Below, we show how U.S. debt interest payments have risen at a faster pace than at another time in modern history:

DateInterest PaymentsU.S. National Debt
2023$1.0T$34.0T
2022$830B$31.4T
2021$612B$29.6T
2020$518B$27.7T
2019$564B$23.2T
2018$571B$22.0T
2017$493B$20.5T
2016$460B$20.0T
2015$435B$18.9T
2014$442B$18.1T
2013$425B$17.2T
2012$417B$16.4T
2011$433B$15.2T
2010$400B$14.0T
2009$354B$12.3T
2008$380B$10.7T
2007$414B$9.2T
2006$387B$8.7T
2005$355B$8.2T
2004$318B$7.6T
2003$294B$7.0T
2002$298B$6.4T
2001$318B$5.9T
2000$353B$5.7T
1999$353B$5.8T
1998$360B$5.6T
1997$368B$5.5T
1996$362B$5.3T
1995$357B$5.0T
1994$334B$4.8T
1993$311B$4.5T
1992$306B$4.2T
1991$308B$3.8T
1990$298B$3.4T
1989$275B$3.0T
1988$254B$2.7T
1987$240B$2.4T
1986$225B$2.2T
1985$219B$1.9T
1984$205B$1.7T
1983$176B$1.4T
1982$157B$1.2T
1981$142B$1.0T
1980$113B$930.2B
1979$96B$845.1B
1978$84B$789.2B
1977$69B$718.9B
1976$61B$653.5B
1975$55B$576.6B
1974$50B$492.7B
1973$45B$469.1B
1972$39B$448.5B
1971$36B$424.1B
1970$35B$389.2B
1969$30B$368.2B
1968$25B$358.0B
1967$23B$344.7B
1966$21B$329.3B

Interest payments represent seasonally adjusted annual rate at the end of Q4.

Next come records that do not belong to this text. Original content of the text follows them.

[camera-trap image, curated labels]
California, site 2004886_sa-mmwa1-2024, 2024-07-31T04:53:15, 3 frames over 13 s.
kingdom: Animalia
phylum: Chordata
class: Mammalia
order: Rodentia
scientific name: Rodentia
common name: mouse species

At current rates, the U.S. national debt is growing by a remarkable $1 trillion about every 100 days, equal to roughly $3.6 trillion per year.

As the national debt has ballooned, debt payments even exceeded Medicaid outlays in 2023—one of the government’s largest expenditures. On average, the U.S. spent more than $2 billion per day on interest costs last year. Going further, the U.S. government is projected to spend a historic $12.4 trillion on interest payments over the next decade, averaging about $37,100 per American.

Exacerbating matters is that the U.S. is running a steep deficit, which stood at $1.1 trillion for the first six months of fiscal 2024. This has accelerated due to the 43% increase in debt servicing costs along with a $31 billion dollar increase in defense spending from a year earlier. Additionally, a $30 billion increase in funding for the Federal Deposit Insurance Corporation in light of the regional banking crisis last year was a major contributor to the deficit increase.

Overall, the CBO forecasts that roughly 75% of the federal deficit’s increase will be due to interest costs by 2034.